ITEM 7.    Financial Statements, Pro Forma Financial Information and Exhibits.

 

(c) Exhibits.

 

Exhibit Number


  

Description


        99.1

  

Press Release dated April 16, 2003.

 

ITEM 9.    Regulation FD Disclosure. (Information Provided Under Item 12. Disclosure of Results of Operations and

  Financial Condition.)

 

In accordance with SEC Release No. 33-8216, the following information, intended to be furnished under “Item 12. Results of Operations and Financial Condition,” instead is furnished under “Item 9. Regulation FD Disclosure.” The following information and the information set forth in Exhibit 99.1 attached hereto shall not be deemed “filed” for purposes of Section 18 of the Securities Exchange Act of 1934, as amended, nor shall it be deemed incorporated by reference in any filing under the Securities Act of 1933, as amended, except as shall be expressly set forth by specific reference in such filing.

 

On April 16, 2003, Concerto Software, Inc. (the “Company”) issued a press release reporting its financial results for the first quarter ended March 31, 2003. The press release is attached as Exhibit 99.1 and is incorporated herein by reference.

 

In the press release attached hereto as Exhibit 99.1, the Company announced its net income and diluted earnings per share on a GAAP and on a pro forma basis.
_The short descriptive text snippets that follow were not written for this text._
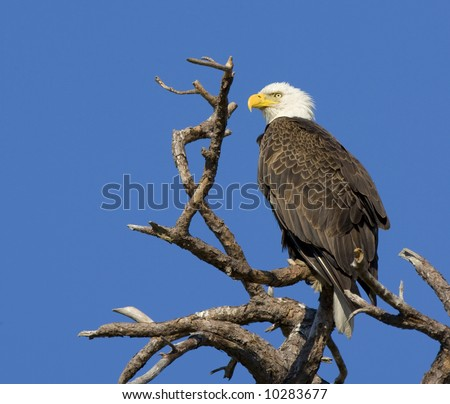 American Bald Eagle against a clear blue sky. - stock photo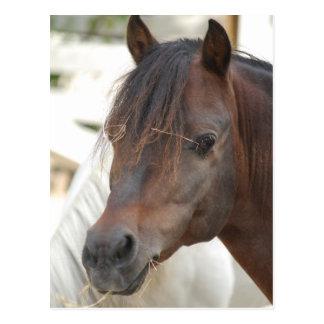 brown horse postcard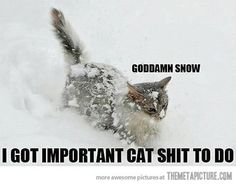 Exactly how I feel when it snows!!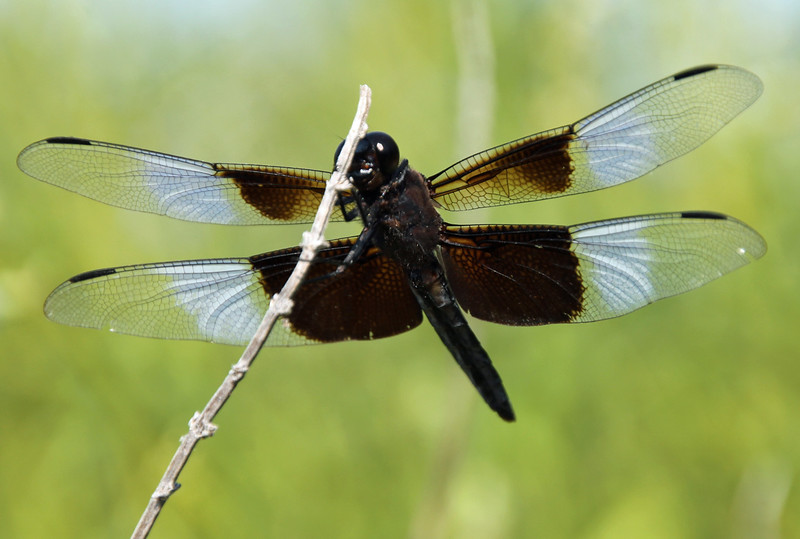 Widow Skimmer 2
The Company’s management believes that the presentation of pro forma net income and pro forma diluted earnings per share enhances investors’ understanding of the Company’s current financial performance by eliminating certain non-recurring items, such as merger, integration and restructuring charges related to the Company’s acquisition of CellIt, Inc. in January 2002 as well as purchased intangibles amortization expense in connection with such transaction, in order to provide greater comparability of the Company’s quarterly financial performance on a year-to-year basis.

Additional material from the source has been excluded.